Por: Martín París
Toda la vida mis amigos me criticaron que en vez de estar buscando una chica para salir, estoy buscando a la futura madre de mis hijos. Es que cuando conozco a una mujer interesante me cuesta mucho manejar mis expectativas y la ansiedad me termina ganando por goleada. Al toque mi cabeza comienza a maquinar acerca de cómo sería mi futuro con ella, qué cara tendrían nuestros hijos, dónde viviríamos y reconozco que, muchas veces, me imagino corriendo con los brazos abiertos a su encuentro por una pradera florida y llena de colibríes volando a nuestro alrededor. Pero lo peor de todo es que esto me pasa después de la primera salida, numa’.
A veces me quedo pensando si no tendría que aprender a manejar mis expectativas, si no debería ser más cauto y amarrete con mis deseos apurados de entrar rápidamente en confianza para concretar todo lo que sueño vivir con la chica que hace tanto tiempo busco. Pero al rato me pregunto: ¿qué problema hay de entregarse a la fantasía con alguien que recién conociste? Si para arrepentirnos siempre estamos a tiempo. “Es que vas a parecer un desesperado”, me dice un amigo mío nerd, programador de computadoras, que cuando te mira a los ojos parece que te está leyendo la matrix. Y es entonces cuando me doy cuenta que esta discusión va más allá de un simple intercambio de opiniones entre el hombre y “la máquina” (ese es el sobrenombre de mi amigo cuatrojos). De que estamos hablando de una de las batallas que más víctimas ha dejado en la historia desde que a Descartes se le ocurrió primero pensar, para luego existir: la feroz lucha del cerebro versus el corazón.
La razón y la pasión son como el agua y el aceite: no se juntan nunca (alto dato les tiré). Todas las veces que intenté analizar cerebralmente una situación amorosa, con el corazón bombeándome sangre caliente por el cuerpo, los cálculos me salieron para el upite. Es que no va mezclar aquello que te nace instintivamente con el raciocinio que te hace comprender los códigos culturales que atraviesan la vida de un hombre moderno en sociedad. Nacemos transformados en ciudadanos, nos nomenclan de prepo con un nombre que no elegimos pero que tenemos que llevar durante toda nuestra vida (el segundo nombre es una desgracia y lo mantendremos oculto para siempre) y hasta nos registran, en un documento de identidad, con el número de habitante que somos en la tierra en que vivimos. ¿Dónde hay lugar para el sentimiento ahí? Estamos hablando de aquellas cosas que no se tocan pero que se sienten en lo profundo (cómo un cálculo en la vesícula). Entonces, ¿cómo se puede mediar en el constante enfrentamiento que se da entre el amor y la razón?

Entradas guardadas:
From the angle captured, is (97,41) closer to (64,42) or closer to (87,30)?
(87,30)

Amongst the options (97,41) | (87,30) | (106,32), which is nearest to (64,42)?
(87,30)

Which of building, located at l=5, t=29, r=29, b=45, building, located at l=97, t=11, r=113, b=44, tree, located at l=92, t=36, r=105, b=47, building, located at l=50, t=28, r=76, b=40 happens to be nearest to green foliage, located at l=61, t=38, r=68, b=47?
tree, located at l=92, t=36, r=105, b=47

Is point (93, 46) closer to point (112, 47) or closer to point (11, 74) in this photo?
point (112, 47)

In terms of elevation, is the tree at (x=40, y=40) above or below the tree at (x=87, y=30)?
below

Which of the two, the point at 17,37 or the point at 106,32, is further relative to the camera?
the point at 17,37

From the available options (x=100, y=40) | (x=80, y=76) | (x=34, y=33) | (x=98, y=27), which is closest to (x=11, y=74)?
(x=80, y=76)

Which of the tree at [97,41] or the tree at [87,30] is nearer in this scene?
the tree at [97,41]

CONSIGNA ESCRITA A:
En el texto sobre el amor y la razón, ¿qué sobrenombre recibe el amigo programador de computadoras?
CONSIGNA ESCRITA B:
Prolongue el texto sobre el amor y la razón a partir de su última oración.
Las líneas constituyen un material aparte del texto de lectura.

RESULTADO A:
“La máquina”.

RESULTADO B:
Bueno, después de mucho analizarlo, se me ocurrió una sola respuesta certera a este gran interrogante que muchas noches no me deja dormir: no tengo la más pálida idea. Porque a mí, cuando conozco una chica que me gusta, el cerebro me dice: “Se acaba de activar la ínsula y el núcleo estriado de la corteza cerebral, plegada entre el lóbulo temporal y lóbulo frontal”, pero el corazón me grita: “¡Uh, loco! ¡Es la mina más linda del mundo, chabón!”. Cuando me enamoro de ella el cerebro me dice: “Sufrirás sudoración, tartamudeo y dolor de estómago, se acelerará el pulso y aumentará tu presión arterial, lo que te provocará taquicardia y alteraciones en la percepción del tiempo”, pero el corazón me grita: “¡No, viejita al agua! ¡Esta mina es el amor de tu vida, papá!”. Y cuando me separo de ella el cerebro me dice: “Te sentirás paralizado, desorientado e incapaz de aceptar la realidad. Lo negarás, luego vendrá la pena y la depresión, en la que creerás ser el culpable de lo sucedido y te enojarás hasta aceptar la pérdida con resignación para finalmente decidir volver a empezar”, pero el cerebro me grita: “¡Ya fue, guacho! ¡No te vas a volver a enamorar nunca más, logi!”.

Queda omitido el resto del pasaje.